C'est un rêve. Stan ne pâlit pas. Ne tremble pas. "J'ai déjà effacé ma propre mémoire. Je peux le faire à nouveau. Je peux même mourir si c'est le seule façon de t'arrêter."

Bill a un petit rire faux. "Et tu parles de ne pas faire souffrir ta famille ! Sais-tu ce qu'il en a coûté à ton frère la première fois ? Penses-tu qu'il survivra à une seconde ? Décidément, je suis le seul à le connaître et à le comprendre. Crois-moi, tu ne veux pas mourir."

Stan regarde Bill droit dans son oeil. "Et cela tombe bien, car tu ne veux pas mourir non plus. Je suis vieux. Cela ne change pas grand chose pour moi. Mais pour un être immortel... je ne peux même pas imaginer."

Bill est redevenu jaune, maintenant. Peut-être est-il calme, peut-être juste aigri. "Tu es doué en marchandage, Stanley Pines. Je t'ai sous-estimé. Je ne veux pas mourir, mais une vie comme celle que je mène actuellement est encore pire. Mais si tu voulais juste me laisser discuter avec toi de temps en temps, essayer de te convaincre encore, sans avoir à attendre tes nuits agitées... je m'en contenterais. Je m'ennuierais beaucoup moins."

Stan réfléchit. Il n'a pas envie d'accepter un pacte. Mais cela semble si inoffensif, avec un démon qui peut lui parler de toute façon, même si c'est rarement. Il peut bien le battre à un duel d'astuce, après tout !

"Tu effaceras de ma mémoire tous tes souvenirs répugnants." dit Stan d'une voix qu'il essaie de rendre ferme. "Tu ne les partageras plus jamais."

"Je me fais avoir, mais nous avons un pacte, Stanley Pines."

Cette fois-ci, Stan serre la main minuscule du démon.

Il se réveille aussitôt.

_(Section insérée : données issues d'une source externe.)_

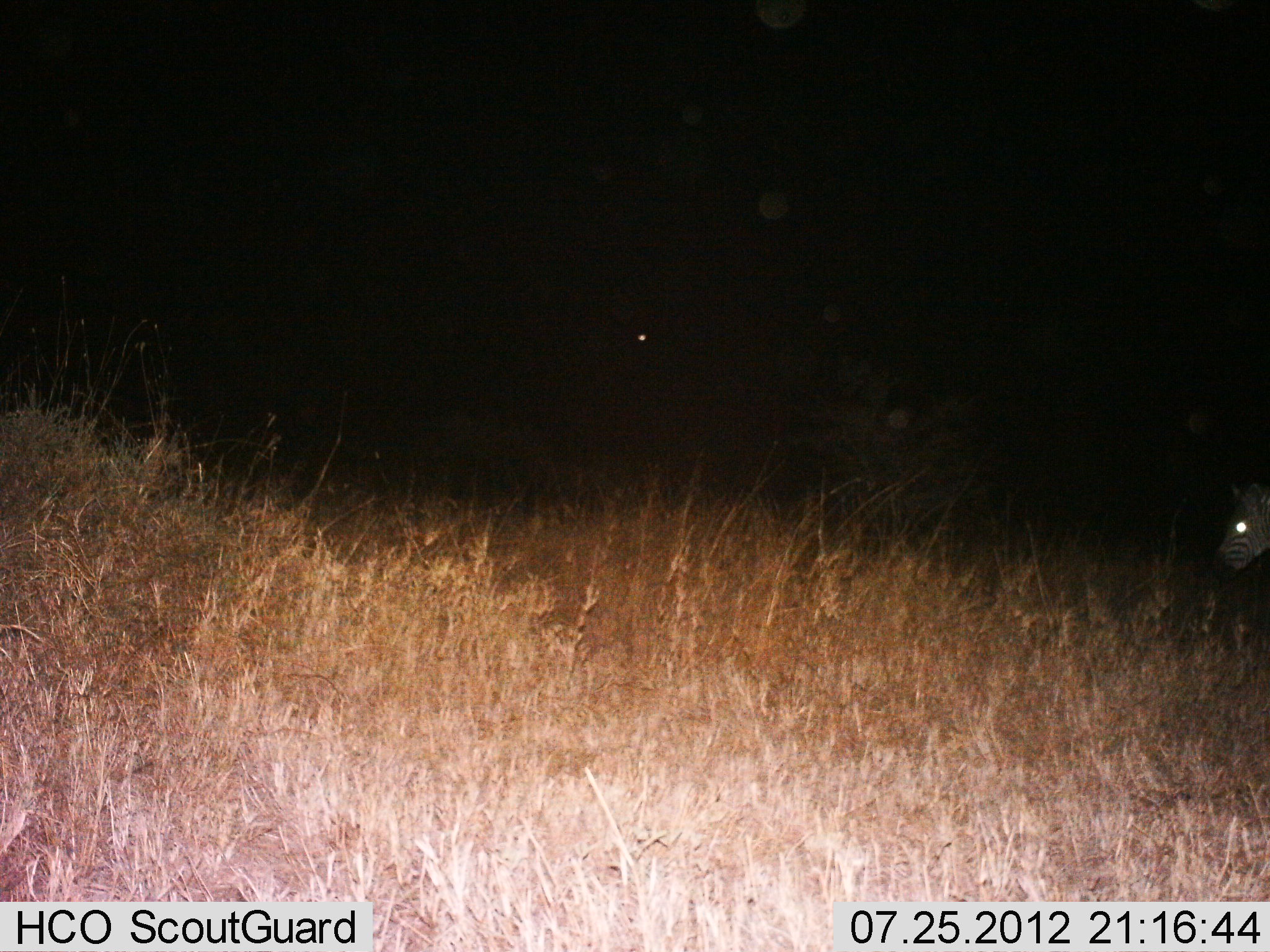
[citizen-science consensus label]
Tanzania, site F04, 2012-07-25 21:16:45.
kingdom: Animalia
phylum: Chordata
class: Mammalia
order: Perissodactyla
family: Equidae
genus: Equus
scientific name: Equus quagga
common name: plains zebra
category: zebra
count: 1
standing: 60%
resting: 0%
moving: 20%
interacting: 0%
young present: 0%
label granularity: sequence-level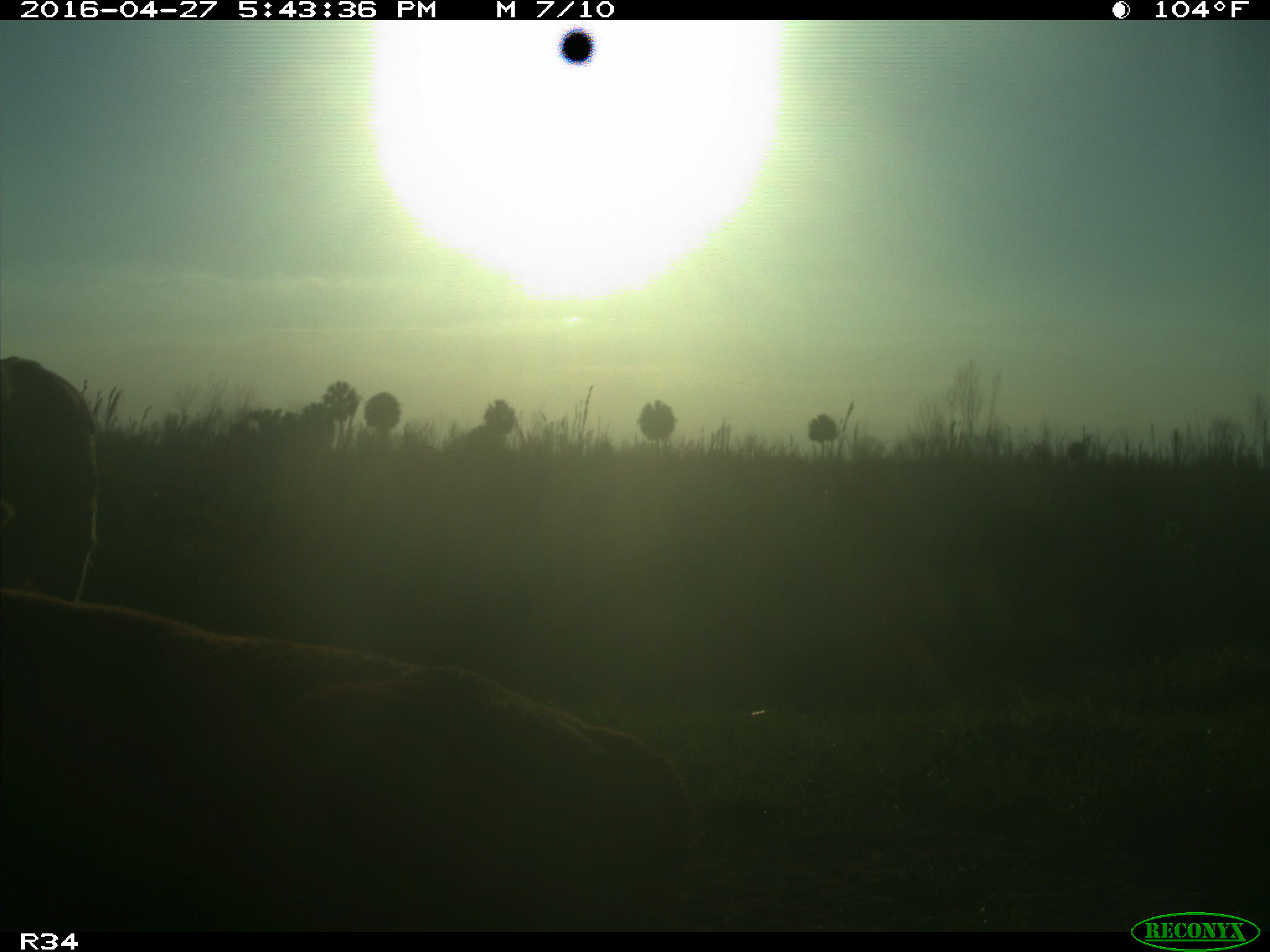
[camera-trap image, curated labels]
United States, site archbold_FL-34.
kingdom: Animalia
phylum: Chordata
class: Mammalia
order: Artiodactyla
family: Bovidae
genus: Bos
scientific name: Bos taurus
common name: domestic cow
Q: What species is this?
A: Bos taurus (domestic cow).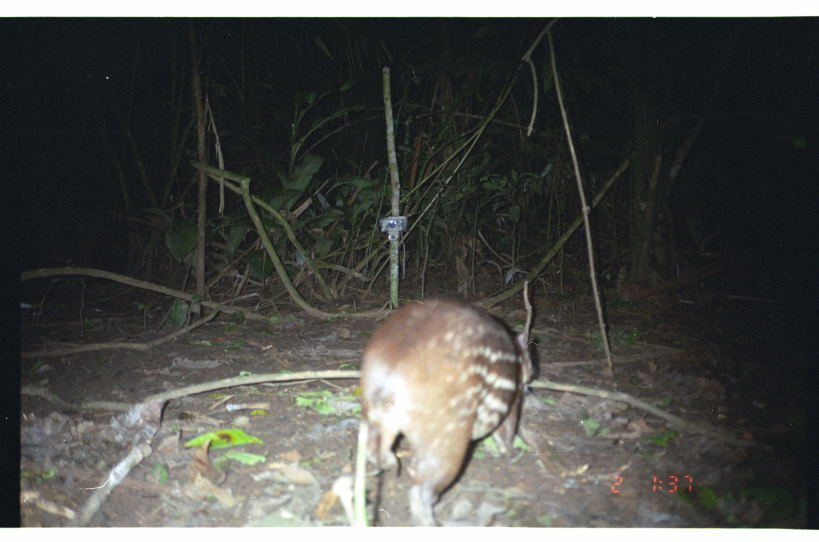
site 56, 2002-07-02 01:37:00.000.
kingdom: Animalia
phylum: Chordata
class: Mammalia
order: Rodentia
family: Cuniculidae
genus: Cuniculus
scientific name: Cuniculus paca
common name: spotted paca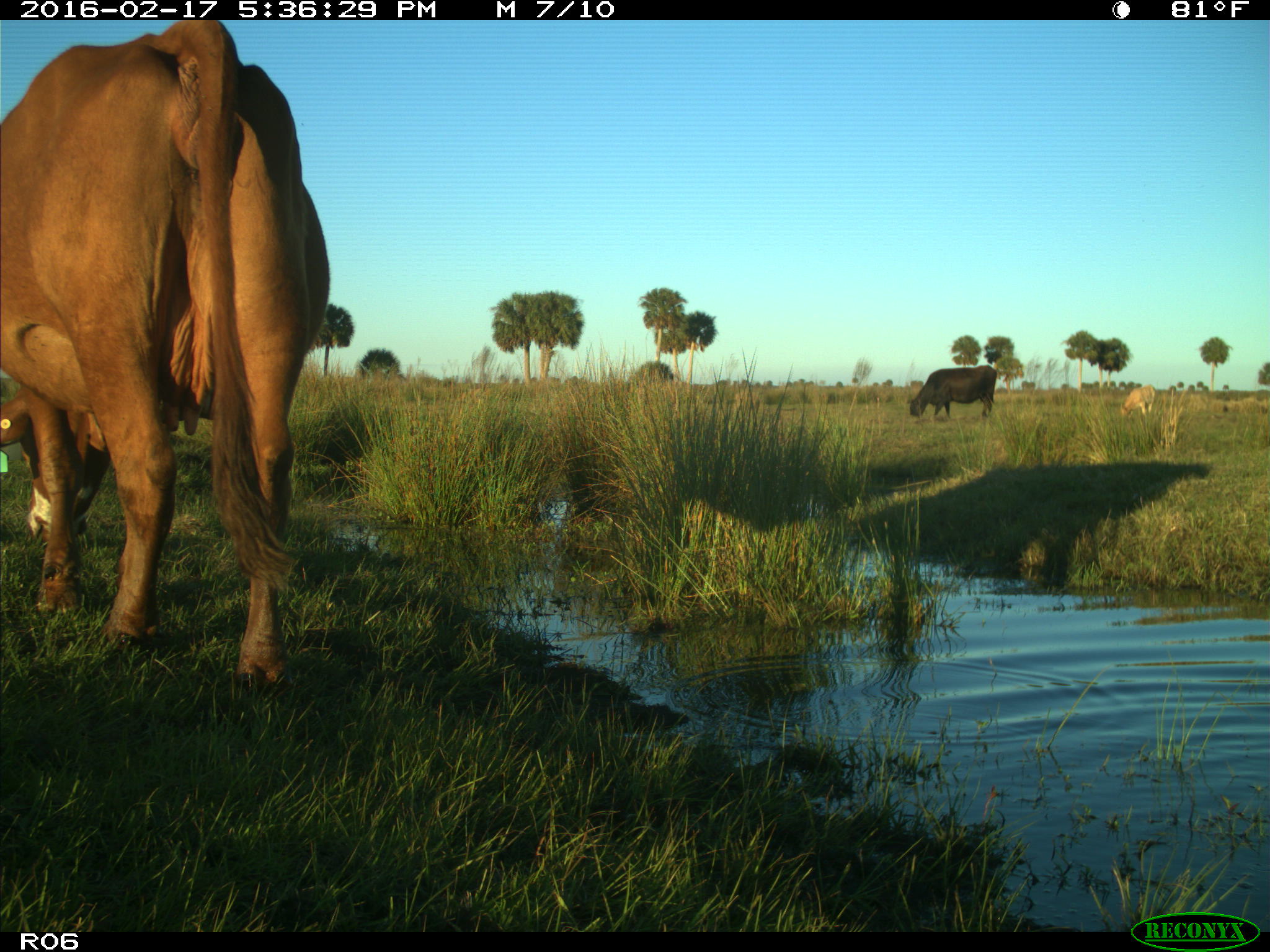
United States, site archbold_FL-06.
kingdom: Animalia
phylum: Chordata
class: Mammalia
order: Artiodactyla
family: Bovidae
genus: Bos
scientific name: Bos taurus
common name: domestic cow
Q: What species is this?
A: Bos taurus (domestic cow).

Il vérifie ses souvenirs, paniqués. Les scènes que lui a envoyées Bill sont toujours là, mais floues, impersonnelles, comme un film qu'il aurait vu il y a longtemps.

Il pousse un soupir de soulagement, si fort que Ford remue sur sa couche. "Stan ?" appelle-t-il. Soit il ne dormait pas, soit Stan l'a réveillé.

Stan passe un bras autour de son épaule, frotte sa joue contre la sienne, le serre dans ses bras. C'est tellement agréable, d'une façon qui n'a rien d'ambigu, rien de malsain.

"Que se passe-t-il ?" demande Ford, un peu tendu.

"Est-ce que je n'ai pas le droit de faire un calin à mon frère préféré ?"

"Si." répond Ford. Il se laisse aller maintenant. "J'avais l'impression que tu m'évitais depuis des jours."

"Je ne le ferai plus." répond Stan.

"Jusqu'à la prochaine fois." ricane Bill. Stan l'ignore. Le démon ne sait pas à quel point il est doué pour ignorer ceux qu'il ne veut pas entendre.